» **GIVEN EXERCISE**
Set the following entries down again exactly, line by line.

» **RECORDED INFORMATION**
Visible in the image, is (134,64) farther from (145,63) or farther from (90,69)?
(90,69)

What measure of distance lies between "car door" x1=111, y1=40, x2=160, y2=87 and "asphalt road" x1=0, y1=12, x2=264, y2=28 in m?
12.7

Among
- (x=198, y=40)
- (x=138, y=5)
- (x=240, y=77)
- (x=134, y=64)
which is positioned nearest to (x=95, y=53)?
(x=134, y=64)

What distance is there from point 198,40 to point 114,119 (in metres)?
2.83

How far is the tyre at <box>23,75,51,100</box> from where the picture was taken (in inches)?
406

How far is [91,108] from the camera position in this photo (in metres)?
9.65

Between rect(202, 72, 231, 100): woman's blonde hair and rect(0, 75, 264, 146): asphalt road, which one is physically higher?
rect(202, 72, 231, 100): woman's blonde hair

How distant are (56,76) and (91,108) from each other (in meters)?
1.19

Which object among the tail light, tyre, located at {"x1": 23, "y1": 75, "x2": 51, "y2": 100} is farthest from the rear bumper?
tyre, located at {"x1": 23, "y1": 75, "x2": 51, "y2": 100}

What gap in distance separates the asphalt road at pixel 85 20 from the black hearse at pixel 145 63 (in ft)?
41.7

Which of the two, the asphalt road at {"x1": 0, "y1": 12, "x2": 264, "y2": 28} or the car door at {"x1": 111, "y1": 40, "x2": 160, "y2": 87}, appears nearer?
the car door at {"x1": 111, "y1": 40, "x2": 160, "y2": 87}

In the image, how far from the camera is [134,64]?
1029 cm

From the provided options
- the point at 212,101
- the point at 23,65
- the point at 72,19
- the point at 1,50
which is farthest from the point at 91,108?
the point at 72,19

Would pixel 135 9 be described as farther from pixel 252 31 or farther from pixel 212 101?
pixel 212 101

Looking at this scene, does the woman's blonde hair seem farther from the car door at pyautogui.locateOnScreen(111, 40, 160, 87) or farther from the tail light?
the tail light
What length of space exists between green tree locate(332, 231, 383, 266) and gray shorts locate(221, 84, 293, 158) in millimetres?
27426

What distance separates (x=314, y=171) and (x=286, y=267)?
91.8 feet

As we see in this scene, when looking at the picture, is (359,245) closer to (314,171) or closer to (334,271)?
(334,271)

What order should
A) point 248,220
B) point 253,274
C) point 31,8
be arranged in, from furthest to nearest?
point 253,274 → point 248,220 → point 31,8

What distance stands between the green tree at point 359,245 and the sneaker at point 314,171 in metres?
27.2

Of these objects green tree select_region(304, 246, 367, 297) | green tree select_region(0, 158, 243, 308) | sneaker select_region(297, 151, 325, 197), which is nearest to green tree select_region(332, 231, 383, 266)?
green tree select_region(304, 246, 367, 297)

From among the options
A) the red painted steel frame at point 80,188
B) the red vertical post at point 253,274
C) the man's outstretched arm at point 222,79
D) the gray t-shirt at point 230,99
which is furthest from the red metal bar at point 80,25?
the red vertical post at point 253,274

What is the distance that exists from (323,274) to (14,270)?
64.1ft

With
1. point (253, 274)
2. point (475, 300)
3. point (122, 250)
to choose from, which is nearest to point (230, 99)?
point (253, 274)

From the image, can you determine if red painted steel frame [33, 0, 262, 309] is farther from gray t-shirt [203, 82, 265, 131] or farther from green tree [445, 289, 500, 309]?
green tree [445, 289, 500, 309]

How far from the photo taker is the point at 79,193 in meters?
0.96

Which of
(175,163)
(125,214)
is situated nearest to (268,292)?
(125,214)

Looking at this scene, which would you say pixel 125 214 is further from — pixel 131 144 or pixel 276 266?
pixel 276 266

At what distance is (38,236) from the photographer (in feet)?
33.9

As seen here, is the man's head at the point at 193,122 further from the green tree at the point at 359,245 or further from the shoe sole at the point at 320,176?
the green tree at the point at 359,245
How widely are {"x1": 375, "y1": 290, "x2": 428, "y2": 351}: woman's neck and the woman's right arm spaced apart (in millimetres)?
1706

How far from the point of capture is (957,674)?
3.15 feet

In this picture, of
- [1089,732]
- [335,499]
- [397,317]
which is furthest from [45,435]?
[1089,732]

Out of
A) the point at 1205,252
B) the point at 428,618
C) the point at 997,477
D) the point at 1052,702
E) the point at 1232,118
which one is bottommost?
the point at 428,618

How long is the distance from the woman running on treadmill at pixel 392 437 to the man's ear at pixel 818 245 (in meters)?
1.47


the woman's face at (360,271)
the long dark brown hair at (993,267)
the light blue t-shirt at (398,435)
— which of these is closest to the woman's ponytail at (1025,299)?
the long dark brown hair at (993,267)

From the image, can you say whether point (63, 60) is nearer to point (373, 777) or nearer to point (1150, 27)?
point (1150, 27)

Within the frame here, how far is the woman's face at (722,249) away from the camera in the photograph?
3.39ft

» **FINISHED ANSWER**
Visible in the image, is (134,64) farther from (145,63) or farther from (90,69)?
(90,69)

What measure of distance lies between "car door" x1=111, y1=40, x2=160, y2=87 and "asphalt road" x1=0, y1=12, x2=264, y2=28 in m?
12.7

Among
- (x=198, y=40)
- (x=138, y=5)
- (x=240, y=77)
- (x=134, y=64)
which is positioned nearest to (x=95, y=53)?
(x=134, y=64)

What distance is there from point 198,40 to point 114,119 (in metres)?
2.83

How far is the tyre at <box>23,75,51,100</box> from where the picture was taken (in inches)?
406

How far is [91,108] from the camera position in this photo (in metres)?
9.65

Between rect(202, 72, 231, 100): woman's blonde hair and rect(0, 75, 264, 146): asphalt road, which one is physically higher?
rect(202, 72, 231, 100): woman's blonde hair

How distant are (56,76) and (91,108) from each other (in meters)?
1.19

Which object among the tail light, tyre, located at {"x1": 23, "y1": 75, "x2": 51, "y2": 100} is farthest from the rear bumper?
tyre, located at {"x1": 23, "y1": 75, "x2": 51, "y2": 100}

What gap in distance separates the asphalt road at pixel 85 20 from the black hearse at pixel 145 63 (in ft)?
41.7

Which of the two, the asphalt road at {"x1": 0, "y1": 12, "x2": 264, "y2": 28} or the car door at {"x1": 111, "y1": 40, "x2": 160, "y2": 87}, appears nearer?
the car door at {"x1": 111, "y1": 40, "x2": 160, "y2": 87}

In the image, how far from the camera is [134,64]?
1029 cm

From the provided options
- the point at 212,101
- the point at 23,65
- the point at 72,19
- the point at 1,50
which is farthest from the point at 91,108?
the point at 72,19

Would pixel 135 9 be described as farther from pixel 252 31 or farther from pixel 212 101?
pixel 212 101

Looking at this scene, does the woman's blonde hair seem farther from the car door at pyautogui.locateOnScreen(111, 40, 160, 87) or farther from the tail light?
the tail light
What length of space exists between green tree locate(332, 231, 383, 266) and gray shorts locate(221, 84, 293, 158) in millimetres?
27426

What distance separates (x=314, y=171) and (x=286, y=267)?
91.8 feet

As we see in this scene, when looking at the picture, is (359,245) closer to (314,171) or closer to (334,271)?
(334,271)

What order should
A) point 248,220
B) point 253,274
C) point 31,8
be arranged in, from furthest to nearest?
point 253,274 → point 248,220 → point 31,8

What distance stands between the green tree at point 359,245 and the sneaker at point 314,171 in metres?
27.2

Of these objects green tree select_region(304, 246, 367, 297) | green tree select_region(0, 158, 243, 308) | sneaker select_region(297, 151, 325, 197), which is nearest to green tree select_region(332, 231, 383, 266)?
green tree select_region(304, 246, 367, 297)

From among the options
A) the red painted steel frame at point 80,188
B) the red vertical post at point 253,274
C) the man's outstretched arm at point 222,79
D) the gray t-shirt at point 230,99
which is furthest from the red metal bar at point 80,25?
the red vertical post at point 253,274

What is the distance that exists from (323,274) to (14,270)?
64.1ft

With
1. point (253, 274)
2. point (475, 300)
3. point (122, 250)
to choose from, which is nearest to point (230, 99)?
point (253, 274)

From the image, can you determine if red painted steel frame [33, 0, 262, 309] is farther from gray t-shirt [203, 82, 265, 131] or farther from green tree [445, 289, 500, 309]?
green tree [445, 289, 500, 309]

How far from the photo taker is the point at 79,193 in meters?
0.96

Which of
(175,163)
(125,214)
is situated nearest to (268,292)?
(125,214)

Looking at this scene, which would you say pixel 125 214 is further from — pixel 131 144 or pixel 276 266?
pixel 276 266

At what distance is (38,236) from the photographer (in feet)?
33.9

As seen here, is the man's head at the point at 193,122 further from the green tree at the point at 359,245 or further from the shoe sole at the point at 320,176?
the green tree at the point at 359,245
How widely are {"x1": 375, "y1": 290, "x2": 428, "y2": 351}: woman's neck and the woman's right arm spaced apart (in millimetres)?
1706

How far from the point of capture is (957,674)?
3.15 feet

In this picture, of
- [1089,732]
- [335,499]
- [397,317]
which is furthest from [45,435]?
[1089,732]

Out of
A) the point at 1205,252
B) the point at 428,618
C) the point at 997,477
D) the point at 1052,702
E) the point at 1232,118
which one is bottommost?
the point at 428,618

How long is the distance from the woman running on treadmill at pixel 392 437 to the man's ear at pixel 818 245 (in meters)?
1.47


the woman's face at (360,271)
the long dark brown hair at (993,267)
the light blue t-shirt at (398,435)
— which of these is closest to the woman's ponytail at (1025,299)?
the long dark brown hair at (993,267)

From the image, can you say whether point (63, 60) is nearer to point (373, 777) or nearer to point (1150, 27)?
point (1150, 27)

Within the frame here, how far is the woman's face at (722,249) away from the camera in the photograph?
3.39ft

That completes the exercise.